General Physics I:

The weight density of fresh water is \(62.4 \,lb/ft^{3}\) and the specific gravity of ice is 0.917. What is the minimum size (in feet) of a square slab of ice 1 ft thick that would support a man weighing 180 lbs?

A hang glider has a wing area of \(165 \,ft^{2},\) weighs 70 lb (pounds), and caries a pilot weighing 200 lb with his equipment. If the velocity of the air under the wing is half that over the top, what is the average airspeed of the glider in miles per hour? Hint: This problem can be worked in the FPS system by using the fact that the specific gravity of air is \(1.29 \times 10^{-3}\) and the weight density of water is \(62.4 \,lb/ft^{3}\text{.}\)

Water is flowing through a pipe with a constriction. The area of the narrow section is one half the area of the wide section. If the velocity of the incompressible fluid is \(3.2 \,m/s\) in the wide section, then what is the velocity of the fluid in the narrow section?

A hose lying on the ground has water coming out of it at a speed of \(5.4 m/s.\) If the nozzle of the hose is lifted to a height of 1.3 m above the ground. Find the speed of water coming out of the hose.

A balloon filled with helium gas is floating in air with acceleration \(a\text{.}\) If the density of air and helium gas is \(1.23 \,kg/m^{3}\) and \(0.42 \,kg/m^{3}\text{,}\) respectively and volume of balloon is \(0.075 \,m^{3}.\) Find the value of \(a.\)

The velocity of water in river is 5m/s at the surface. If river is 5 m deep, find the shear stress between the horizontal layers of water. The viscosity of water is \(10^{-3} \) poiseullie. [1 poiseullie = 10 pise]

The flow rate of a viscous fluid through a hose is measured to be \(2\times 10^{-5} \,m^{3}/s.\) The length of the hose is 1.8 m, the viscosity of the fluid is \(0.072 \,N/m^{2},\) and the pressure difference across the hose is 55 Pa. Determine the radius of the hose.

An air bubble of radius 1 mm is allowed to rise through a long cylindrical tube of a viscous liquid of radius 5 cm and travels at a steady rate of 2 cm/s.

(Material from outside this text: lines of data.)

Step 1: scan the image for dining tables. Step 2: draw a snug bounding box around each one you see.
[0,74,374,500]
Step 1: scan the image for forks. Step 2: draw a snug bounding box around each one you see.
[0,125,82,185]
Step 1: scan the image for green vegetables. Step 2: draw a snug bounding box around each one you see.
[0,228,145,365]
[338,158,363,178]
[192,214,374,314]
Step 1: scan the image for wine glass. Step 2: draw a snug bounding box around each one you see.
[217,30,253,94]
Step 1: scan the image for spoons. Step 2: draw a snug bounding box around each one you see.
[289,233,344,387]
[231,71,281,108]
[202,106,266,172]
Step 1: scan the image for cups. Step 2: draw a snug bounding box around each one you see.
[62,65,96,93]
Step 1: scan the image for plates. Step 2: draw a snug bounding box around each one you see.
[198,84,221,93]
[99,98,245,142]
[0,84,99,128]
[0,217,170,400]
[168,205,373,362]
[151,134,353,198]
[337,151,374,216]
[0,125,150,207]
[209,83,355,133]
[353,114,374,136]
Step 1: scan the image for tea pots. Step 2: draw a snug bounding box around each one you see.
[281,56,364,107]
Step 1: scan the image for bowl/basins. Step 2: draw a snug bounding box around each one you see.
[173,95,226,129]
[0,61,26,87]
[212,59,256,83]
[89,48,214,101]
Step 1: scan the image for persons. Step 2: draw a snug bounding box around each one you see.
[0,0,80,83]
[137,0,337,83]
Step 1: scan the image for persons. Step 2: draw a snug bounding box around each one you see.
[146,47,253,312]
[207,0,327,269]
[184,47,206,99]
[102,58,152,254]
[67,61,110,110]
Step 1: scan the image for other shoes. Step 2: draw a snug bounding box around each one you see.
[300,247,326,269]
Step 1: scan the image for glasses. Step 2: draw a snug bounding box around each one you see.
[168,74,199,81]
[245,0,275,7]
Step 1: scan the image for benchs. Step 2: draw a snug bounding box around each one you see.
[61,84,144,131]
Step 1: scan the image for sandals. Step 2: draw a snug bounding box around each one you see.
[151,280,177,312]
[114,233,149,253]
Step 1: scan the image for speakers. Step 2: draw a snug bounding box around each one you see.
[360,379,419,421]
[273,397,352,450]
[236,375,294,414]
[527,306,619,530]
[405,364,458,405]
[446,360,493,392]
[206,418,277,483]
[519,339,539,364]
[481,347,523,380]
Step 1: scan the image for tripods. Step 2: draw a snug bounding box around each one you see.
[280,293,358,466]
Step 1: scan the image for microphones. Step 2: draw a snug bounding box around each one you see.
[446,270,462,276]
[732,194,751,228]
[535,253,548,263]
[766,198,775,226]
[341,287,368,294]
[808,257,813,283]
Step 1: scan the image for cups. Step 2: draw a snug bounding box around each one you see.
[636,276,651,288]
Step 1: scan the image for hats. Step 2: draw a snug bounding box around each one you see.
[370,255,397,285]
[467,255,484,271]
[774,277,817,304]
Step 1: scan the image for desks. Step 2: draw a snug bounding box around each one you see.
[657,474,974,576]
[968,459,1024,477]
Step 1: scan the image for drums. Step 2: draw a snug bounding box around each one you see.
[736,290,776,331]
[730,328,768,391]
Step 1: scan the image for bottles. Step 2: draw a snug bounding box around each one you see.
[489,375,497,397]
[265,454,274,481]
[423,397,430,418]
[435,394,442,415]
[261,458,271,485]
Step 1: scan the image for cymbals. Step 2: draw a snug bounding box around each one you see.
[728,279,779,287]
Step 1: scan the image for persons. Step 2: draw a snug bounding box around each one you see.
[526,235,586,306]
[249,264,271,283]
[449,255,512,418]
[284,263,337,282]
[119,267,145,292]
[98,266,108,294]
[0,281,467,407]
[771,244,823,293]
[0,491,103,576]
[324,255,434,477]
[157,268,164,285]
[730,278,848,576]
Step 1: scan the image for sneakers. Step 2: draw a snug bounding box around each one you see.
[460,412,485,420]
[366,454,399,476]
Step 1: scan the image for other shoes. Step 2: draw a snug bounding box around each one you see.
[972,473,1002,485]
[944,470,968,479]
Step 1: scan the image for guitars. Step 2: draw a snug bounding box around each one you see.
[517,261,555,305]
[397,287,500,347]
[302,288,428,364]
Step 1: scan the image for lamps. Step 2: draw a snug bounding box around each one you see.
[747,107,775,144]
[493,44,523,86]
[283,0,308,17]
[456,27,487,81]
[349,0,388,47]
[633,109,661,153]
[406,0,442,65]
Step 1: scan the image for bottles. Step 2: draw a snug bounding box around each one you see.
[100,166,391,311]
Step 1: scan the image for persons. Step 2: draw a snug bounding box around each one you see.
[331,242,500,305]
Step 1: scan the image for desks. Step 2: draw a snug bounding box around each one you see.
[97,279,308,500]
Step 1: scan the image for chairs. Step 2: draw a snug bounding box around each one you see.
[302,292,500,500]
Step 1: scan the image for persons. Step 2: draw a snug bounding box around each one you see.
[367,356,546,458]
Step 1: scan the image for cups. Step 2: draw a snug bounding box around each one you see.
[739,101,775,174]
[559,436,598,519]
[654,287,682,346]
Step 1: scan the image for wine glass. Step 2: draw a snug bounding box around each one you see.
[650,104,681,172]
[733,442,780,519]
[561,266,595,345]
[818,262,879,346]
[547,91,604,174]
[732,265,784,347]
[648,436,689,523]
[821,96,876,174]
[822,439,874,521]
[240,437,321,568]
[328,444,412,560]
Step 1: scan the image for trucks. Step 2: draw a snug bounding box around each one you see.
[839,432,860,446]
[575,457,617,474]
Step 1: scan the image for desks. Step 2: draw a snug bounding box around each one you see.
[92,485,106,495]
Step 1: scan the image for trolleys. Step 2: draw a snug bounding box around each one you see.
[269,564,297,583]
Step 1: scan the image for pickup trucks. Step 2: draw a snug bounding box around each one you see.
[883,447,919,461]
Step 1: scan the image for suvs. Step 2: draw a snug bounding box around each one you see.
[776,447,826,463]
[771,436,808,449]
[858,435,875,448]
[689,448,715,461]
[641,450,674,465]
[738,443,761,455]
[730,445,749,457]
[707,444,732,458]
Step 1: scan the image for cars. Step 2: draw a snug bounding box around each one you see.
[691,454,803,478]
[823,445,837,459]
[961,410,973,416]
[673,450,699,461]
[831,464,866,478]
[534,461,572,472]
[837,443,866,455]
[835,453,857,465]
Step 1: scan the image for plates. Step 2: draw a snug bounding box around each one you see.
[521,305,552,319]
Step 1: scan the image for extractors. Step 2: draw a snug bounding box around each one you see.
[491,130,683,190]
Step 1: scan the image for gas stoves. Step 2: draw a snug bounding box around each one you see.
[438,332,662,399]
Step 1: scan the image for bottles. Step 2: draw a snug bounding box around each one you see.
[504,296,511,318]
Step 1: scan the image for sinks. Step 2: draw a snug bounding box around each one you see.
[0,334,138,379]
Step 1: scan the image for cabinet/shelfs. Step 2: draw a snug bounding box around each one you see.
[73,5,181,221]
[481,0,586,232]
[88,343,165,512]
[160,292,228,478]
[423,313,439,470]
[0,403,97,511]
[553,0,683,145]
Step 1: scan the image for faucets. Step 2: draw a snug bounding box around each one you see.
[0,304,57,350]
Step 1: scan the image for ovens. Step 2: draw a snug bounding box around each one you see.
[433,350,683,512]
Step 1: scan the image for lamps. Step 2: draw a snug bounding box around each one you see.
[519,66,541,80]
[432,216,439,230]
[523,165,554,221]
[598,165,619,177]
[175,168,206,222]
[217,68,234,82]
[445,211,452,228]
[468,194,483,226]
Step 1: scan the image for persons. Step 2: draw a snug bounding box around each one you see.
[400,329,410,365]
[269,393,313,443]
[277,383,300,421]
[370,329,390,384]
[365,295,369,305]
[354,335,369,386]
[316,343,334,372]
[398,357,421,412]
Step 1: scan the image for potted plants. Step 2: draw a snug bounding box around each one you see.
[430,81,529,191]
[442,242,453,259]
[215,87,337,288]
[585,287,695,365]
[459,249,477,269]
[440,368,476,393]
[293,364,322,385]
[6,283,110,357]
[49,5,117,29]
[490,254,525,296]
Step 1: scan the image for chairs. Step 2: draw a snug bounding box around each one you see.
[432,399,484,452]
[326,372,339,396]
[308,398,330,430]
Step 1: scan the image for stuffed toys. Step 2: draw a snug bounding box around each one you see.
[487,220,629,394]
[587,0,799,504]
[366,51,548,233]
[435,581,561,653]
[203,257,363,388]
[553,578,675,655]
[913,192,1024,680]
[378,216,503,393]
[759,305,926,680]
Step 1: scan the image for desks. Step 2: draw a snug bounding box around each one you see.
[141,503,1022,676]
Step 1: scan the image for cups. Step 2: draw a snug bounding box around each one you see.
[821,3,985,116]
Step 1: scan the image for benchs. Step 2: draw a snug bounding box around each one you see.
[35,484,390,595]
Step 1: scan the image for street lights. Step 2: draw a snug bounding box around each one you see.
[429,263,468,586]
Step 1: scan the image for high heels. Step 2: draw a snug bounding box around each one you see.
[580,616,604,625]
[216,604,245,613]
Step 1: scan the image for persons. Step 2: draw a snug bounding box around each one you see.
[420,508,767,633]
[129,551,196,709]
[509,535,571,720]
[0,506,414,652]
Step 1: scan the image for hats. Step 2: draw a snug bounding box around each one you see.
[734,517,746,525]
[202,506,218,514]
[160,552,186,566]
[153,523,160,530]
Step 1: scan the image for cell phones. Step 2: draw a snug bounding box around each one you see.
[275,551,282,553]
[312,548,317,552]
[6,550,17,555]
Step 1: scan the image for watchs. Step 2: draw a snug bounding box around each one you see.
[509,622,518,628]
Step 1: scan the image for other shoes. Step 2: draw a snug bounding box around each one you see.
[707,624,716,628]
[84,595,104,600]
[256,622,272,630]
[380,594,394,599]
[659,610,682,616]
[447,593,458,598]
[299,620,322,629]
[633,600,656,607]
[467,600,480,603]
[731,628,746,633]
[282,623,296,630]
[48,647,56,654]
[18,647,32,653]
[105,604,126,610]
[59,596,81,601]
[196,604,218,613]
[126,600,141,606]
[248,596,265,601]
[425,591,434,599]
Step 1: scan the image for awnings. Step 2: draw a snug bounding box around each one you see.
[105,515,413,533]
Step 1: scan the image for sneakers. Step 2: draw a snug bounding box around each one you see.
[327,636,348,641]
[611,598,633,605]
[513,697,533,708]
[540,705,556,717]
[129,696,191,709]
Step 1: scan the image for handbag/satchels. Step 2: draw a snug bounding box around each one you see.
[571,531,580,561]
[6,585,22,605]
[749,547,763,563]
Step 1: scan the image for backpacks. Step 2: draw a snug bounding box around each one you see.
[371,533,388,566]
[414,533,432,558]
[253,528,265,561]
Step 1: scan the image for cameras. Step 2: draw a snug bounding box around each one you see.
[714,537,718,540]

If the density of the liquid is \(1.5 \,g/cm^{3}\text{,}\) find its viscosity.

An oil drop of radius \(2\times 10^{-5} \,m\) and density \(1.2 \times 10^{3} \,kg/m^{3}\) is falling freely in air of viscosity \(1.8\times 10^{-5} \,Pa.s.\) How much is the viscous force is acting on the drop at that speed? Neglect buoyancy on drop due to air.

A 1.5 liter of viscous fluid is draining through a needle will take 25 minutes. If the needle diameter is increased by 20\%, how long will it take to drain the bottle?

Calculate the viscosity of an oil which is used for lubrication between a plate of size 0.8m by 0.8 m inclined plane with angle of inclination \(30^{o} \text{.}\) The weight of the square plate is 300 N and it slides down the plane with uniform velocity of 0.3 m/s. The thickness of oil film is 1.5 mm.

The base of an insect’s leg is approximately spherical in shape with a radius of about \(2.0\times 10^{-5} \,m.\) The mass of the insect is \(3.00\times 10^{-6} \,kg\) and is supported equally by six legs. Calculate the contact angle \(\theta\text{.}\) The coefficient of surface tension is 0.072 N/m.

A circular ring of radius = 5.0 cm is immersed in the liquid and then pulled upward, so a film is formed between the ring and the liquid. An upward force of \(3.6 \times 10^{-2} N \) is required in addition to the weight of the ring to lift them to the point where the film just breaks. What is the surface tension of the liquid?

A bubble of air in water (\(\gamma = 0.073 \,N/m\) ) has a radius of 0.10 mm. Find the difference in pressures between the inside and outside of the bubble.

A needle of length 3.2 cm is placed gently on the surface of the water (\(\gamma =0.073 \,N/m\)) so that it can float on the water. What is the weight of the heaviest needle that can be used in this demonstration?

A glass plate of length 10 cm and thickness 0.2 cm is pulled up from a liquid of surface tension 0.07 N/m, find the force with which it is pulled up. Assume the angle of contact to be zero.